But Ionáin looked down at her, at the white purity of her skirt and the fierce outline of her bodice, her skin gilded honey-gold in the were-light and her dark hair pooled behind her on the velvet cushion.
Drawing a breath still filled with desire, he said, “No.”
Bracing his hands on either side of her, he began to lift himself up, and a chill swept over her body like a kind of grief.
“Not here,” he said then. “Not like this, in this place, hiding away like we’re doing something wrong.
You were right, what you said before. About us having nothing here but hiding and lying.
I want to come to you in the sunlight, éadha.
I want to stand before you and swear my life to you.

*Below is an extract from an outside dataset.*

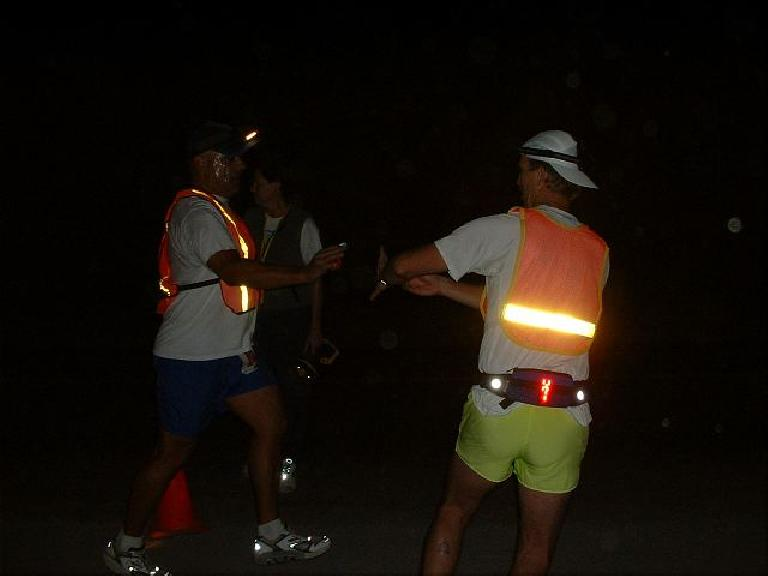 Herb makes a handoff to Steve during the darkness on his 2nd leg. Photo: Tom Erceg. (October 12, 2003)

Because we’re more than this. We’re better than this place, and I will not give them you. I will not give them us.”
Ionáin sat down on the edge of the couch while éadha pulled herself up so she was sitting. He turned to look at her, and there was so much love in his eyes as he said, “I don’t want the memory of my first time with you to be tainted by being here, in this place.”

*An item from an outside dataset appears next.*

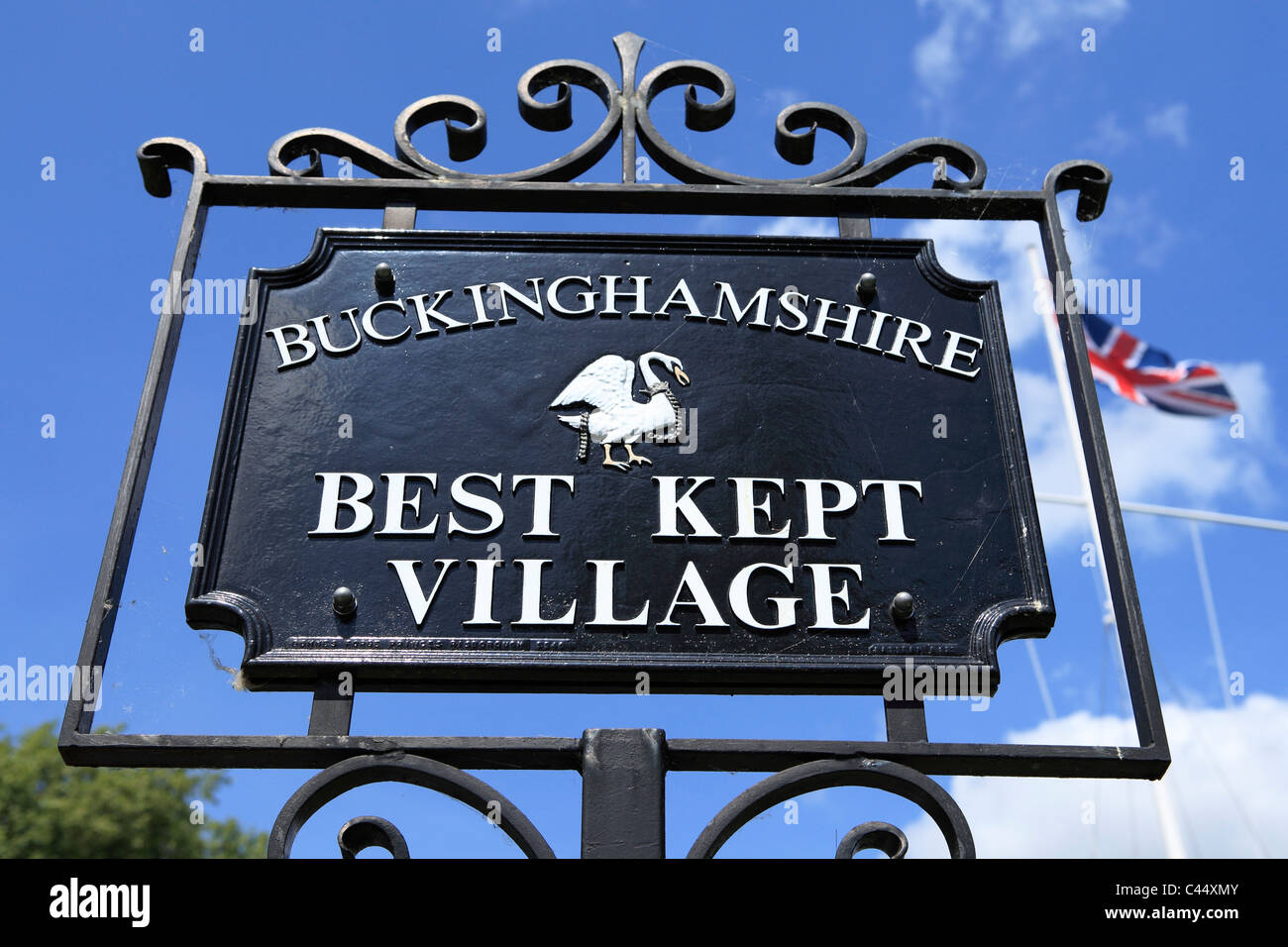 A sign on a village green in Marlow celebrates that this is Buckinghamshire's Best Kept Village. - Stock Image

He reached out his hand to take hers and squeeze it. “It isn’t too much longer now until spring. In some ways I think it’ll be easier when we go to Westport and people have to focus on fighting actual dragons.” He climbed to his feet.
éadha pulled up her legs and clasped her hands around them as she looked at him and said, “But there’ll never be a good time for us. Some perfect day when we can just be together. Isn’t that the whole point of everything we’ve learned here?”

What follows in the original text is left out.